# 取り組む課題
1. 記録の中で「facial」という語を含む行はいくつあるか、その数だけを答えてください。大文字と小文字は区別します。
2. ミュージカル『キングアーサー』をめぐるインタビューを、示されている最後の発言の後から書き継いでください。

# ページ抜粋
────────────────────────────────────────

取材・撮影/RanRanEntertainment
――製作発表では楽曲披露もされましたが、いかがでしたか?そのためにお稽古もされたと思いますが?
伊礼:楽しかったです。(加藤さんと)一緒に歌えて。
加藤:一回しか一緒に稽古していなかったんです。
伊礼:どのパートを歌おうかということを、30分か40分ぐらいやっての本番。初めて合わせたので、新鮮で楽しかったです。
――お互いの歌について、いかがでしたか?
伊礼:あの(高い)キーを出せる人はあまりいないと思うんですよ。なので、僕らがこの役をいただいたからには、クラッシックな発声ではないロック寄りの発声で、『キングアーサー』の世界観に連れて行けたらと思います。楽しいセッションでした。
加藤:そうね。彼方の声の深味が好きなんですよ。もちろんクラシカルなものもやれますし、ロックな感じも。僕は彼方が昔ライブハウスで歌っている姿を見ているんです。
伊礼:ハハハ
加藤:そこが根っこにある分、通じる部分がありますね。そして今まで培ってきた発声法と混ぜながら、いろいろな形で声を表現しているのがすごいと思うので、聴いているだけでも心地いいです。やっぱり一緒に歌うと盛り上がりますね。
――フレンチミュージカルの特徴というのは、どんなところにあるのでしょうか?
加藤:僕が知る限りでは、『ロミオ&ジュリエット』のフランス版が来た時にも観ましたし、僕が関わった『1789』も、ダンスナンバーがショーアップされていてショーに近いです。もちろんお芝居ではあるのですが、ただただすごいです。一曲一曲が見せ場であり、ずっと拍手をしているような感じです。
――今回の『キングアーサー』は人間ドラマも描いていくということを演出のオ・ルピナさんはおっしゃっていましたが、どのようになっていくと思われますか?
伊礼:演出家はリアル思考だと聞いているので、相性がいいのかなと思っています。ミュージカルらしいショーアップな部分と、人間ドラマはしっかり掘り下げて感情豊かに表現してくれるのではという期待はあります。そのギャップを魅せていきたいと思います。

────────────────────────────────────────

# 提示された記録

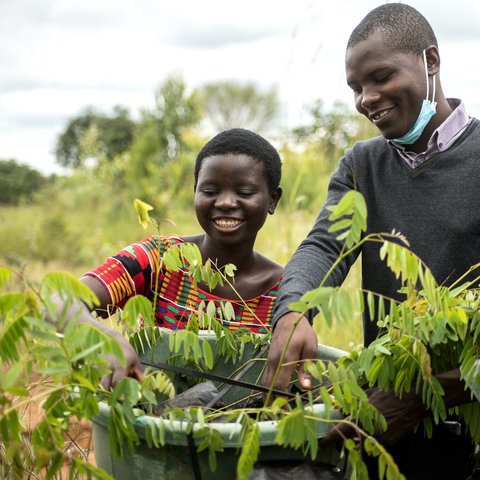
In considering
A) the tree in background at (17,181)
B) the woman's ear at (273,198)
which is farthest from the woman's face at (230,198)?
the tree in background at (17,181)

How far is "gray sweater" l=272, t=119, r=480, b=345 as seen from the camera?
7.90ft

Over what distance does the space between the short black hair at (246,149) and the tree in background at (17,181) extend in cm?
1844

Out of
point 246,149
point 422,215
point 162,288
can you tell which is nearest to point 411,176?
point 422,215

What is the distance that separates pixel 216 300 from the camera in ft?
8.30

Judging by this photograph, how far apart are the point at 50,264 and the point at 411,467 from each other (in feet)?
29.7

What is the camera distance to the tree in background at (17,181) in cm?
2111

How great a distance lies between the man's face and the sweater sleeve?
0.28 m

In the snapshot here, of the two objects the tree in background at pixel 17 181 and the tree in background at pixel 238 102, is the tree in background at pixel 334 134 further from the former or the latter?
the tree in background at pixel 238 102

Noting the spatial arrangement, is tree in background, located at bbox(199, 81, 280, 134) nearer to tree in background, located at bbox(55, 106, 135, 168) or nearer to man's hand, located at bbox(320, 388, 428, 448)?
tree in background, located at bbox(55, 106, 135, 168)

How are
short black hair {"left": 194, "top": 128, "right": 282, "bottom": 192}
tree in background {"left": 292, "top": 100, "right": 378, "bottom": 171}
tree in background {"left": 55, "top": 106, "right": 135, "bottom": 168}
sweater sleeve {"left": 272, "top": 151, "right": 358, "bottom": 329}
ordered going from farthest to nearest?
tree in background {"left": 55, "top": 106, "right": 135, "bottom": 168}
tree in background {"left": 292, "top": 100, "right": 378, "bottom": 171}
short black hair {"left": 194, "top": 128, "right": 282, "bottom": 192}
sweater sleeve {"left": 272, "top": 151, "right": 358, "bottom": 329}

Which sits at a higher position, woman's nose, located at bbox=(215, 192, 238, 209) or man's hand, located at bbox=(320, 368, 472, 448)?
woman's nose, located at bbox=(215, 192, 238, 209)

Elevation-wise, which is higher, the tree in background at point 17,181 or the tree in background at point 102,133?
the tree in background at point 102,133

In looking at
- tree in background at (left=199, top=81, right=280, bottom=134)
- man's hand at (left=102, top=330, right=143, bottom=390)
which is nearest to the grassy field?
man's hand at (left=102, top=330, right=143, bottom=390)

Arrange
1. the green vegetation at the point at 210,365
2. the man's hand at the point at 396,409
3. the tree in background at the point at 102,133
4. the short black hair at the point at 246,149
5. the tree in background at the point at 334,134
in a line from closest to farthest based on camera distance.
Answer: the green vegetation at the point at 210,365
the man's hand at the point at 396,409
the short black hair at the point at 246,149
the tree in background at the point at 334,134
the tree in background at the point at 102,133
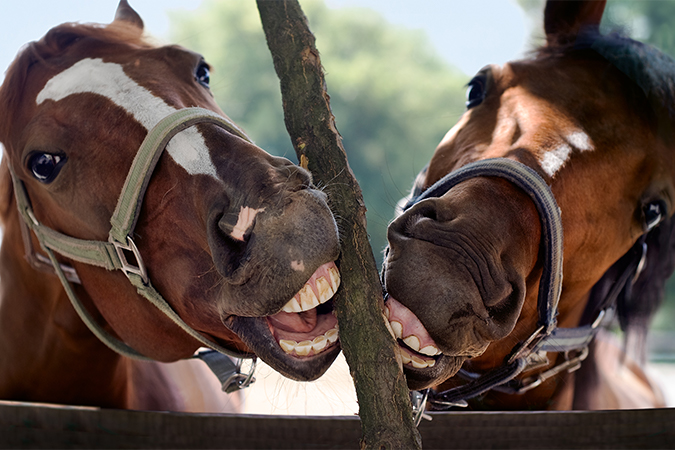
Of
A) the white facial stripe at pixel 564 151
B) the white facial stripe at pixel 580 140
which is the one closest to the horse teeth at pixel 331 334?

────────────────────────────────────────

# 課題別の解答
1. 2

2.
――お二人共、さきほど共演者が素晴らしいとおっしゃっていましたが、特に楽しみにしていることはありますか?
伊礼:一番楽しみにしているのは和樹との色の違いがどう出るのだろうということですね。もちろん、健ちゃん(浦井健治)との対立であった対立であったり、モルガン(安蘭けい)との楽曲も楽しみ。
加藤:そうそう。あの二人の歌がまた難しいけれど面白い。
――お客さまにはお二人の両方を観ていただきたいですね。
伊礼:そうすると我々が出ているシーンによって周りの役者達も変わるはずなんです。
――台詞も一緒で、歌も一緒、でも変わるというのはどういうところなのでしょうか?声の出し方とかでしょうか?
伊礼:同じ台詞でもささやいていたり、僕は叫んでいるかもしれない。そうしたら受ける印象は違うはずです。シャウトするところで、僕はファルセットを使って、一瞬の弱さを見せたり。どのように選択していくかが楽しみです。
――稽古はこれからだと思いますが、普段、稽古場ではどんな居方をされていますか?
加藤:僕自身はいろいろなことを客観的に見ます。自分のこともそうですけれど。単純に芝居を観ているのが好きなんです。他の方がどうキャラ作りをされるのか、いろいろなところに目を光らせておきたいです。メレアガンがこの作品でどういう立ち位置、どういう人たちとどういう人間関係があってという、その一つ一つをちゃんと紐解けるようなアンテナを張っていきたいと思っています。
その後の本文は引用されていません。